Care and Feeding of the DOM Serializer Tests
by Akkana Peck, akkzilla at shallowsky dot com.
Introduction
The DOM Serializers are the code which controls all output from Mozilla -- they're what translates html into plaintext when you send as plaintext from the html mail compose window, what produces the plaintext or html you see when you copy something in mozilla and paste it into another window, and what produces the html output from Composer.Since historically the output of the serializers have been very sensitive to changes, the mozilla build now includes a set of automated serializer tests which are run as part of the Tinderbox cycle. This document will describe how those tests work, how to add a new test, and what to do if something breaks one of the tests.
Overview of the tests
In a source tree, the serializer tests live in htmlparser/tests/outsinks. This may seem like a strange place given that the serializers themselves live in content/base/src. Indeed it is -- it's left over from when the serializers were part of the parser. When they got moved, the tests didn't move with them.The tests consist of several components:
- The test program, a C++ program called TestOutput (which is run from dist/bin just like the mozilla application itself). Most of the code implementing this is in Convert.cpp.
- Input samples, generally named *.html in htmlparser/tests/outsinks. During a build these are copied or linked to dist/bin/OutTestData.
- Output samples: generally named *.out in htmlparser/tests/outsinks, copied to dist/bin/OutTestData during a build. TestOutput takes each input sample, runs it through the appropriate serializer with appropriate flags, then compares the result against one of the output samples.
- A perl script, TestOutSinks.pl, which contains the master list of tests, input and output files and flags. This is the script which is run from Tinderbox and which should be run by hand after making changes that might affect the serializer code.
What do I do if I broke the tests and need to fix them, fast?
- TestOutSinks.pl will
print the name of the test that's failing in English -- for example,
"Mail quoting test failed." Read the TestOutSinks.pl script to find
out the command corresponding to that message (a command starting with
./TestOutput, for example, ./TestOutput -i
text/html -o text/plain -f 2 -w 50 -c OutTestData/mailquote.out
OutTestData/mailquote.html). Run that command by hand from dist/bin to see the output, which
should include the offset where the error occurred.

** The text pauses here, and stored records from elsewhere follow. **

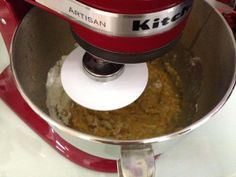 Kitchen Aid Recipes, Kitchen Aid Mixer, Kitchen Appliances, Kitchenaid, Biscotti, Food, Recipes, Diy Kitchen Appliances, Home Appliances
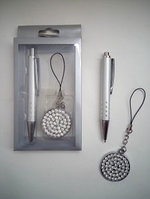 Набор подарочная Ручка+брелок круглый со стразами с подвеской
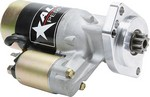 ALLSTAR PERFORMANCE Starter For Bert/Brinn 3 HP 80532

- Then run that command by hand, but omit the "-o
OutTestDate/filename" part to see the actual output. Perhaps
capture it in a file to make it easier to debug. Note the
filename you're omitting (mailquote.out
in this case): this is the "comparison file" and you'll need it for
comparison later.
- In your favorite text editor, view both the .out file and the
saved output from running the test, search forward the appropriate
number of characters from the beginning of the file (in emacs, that's ctrl-U <number> ctrl-f), then
compare the saved output with the .out file to see how they differ.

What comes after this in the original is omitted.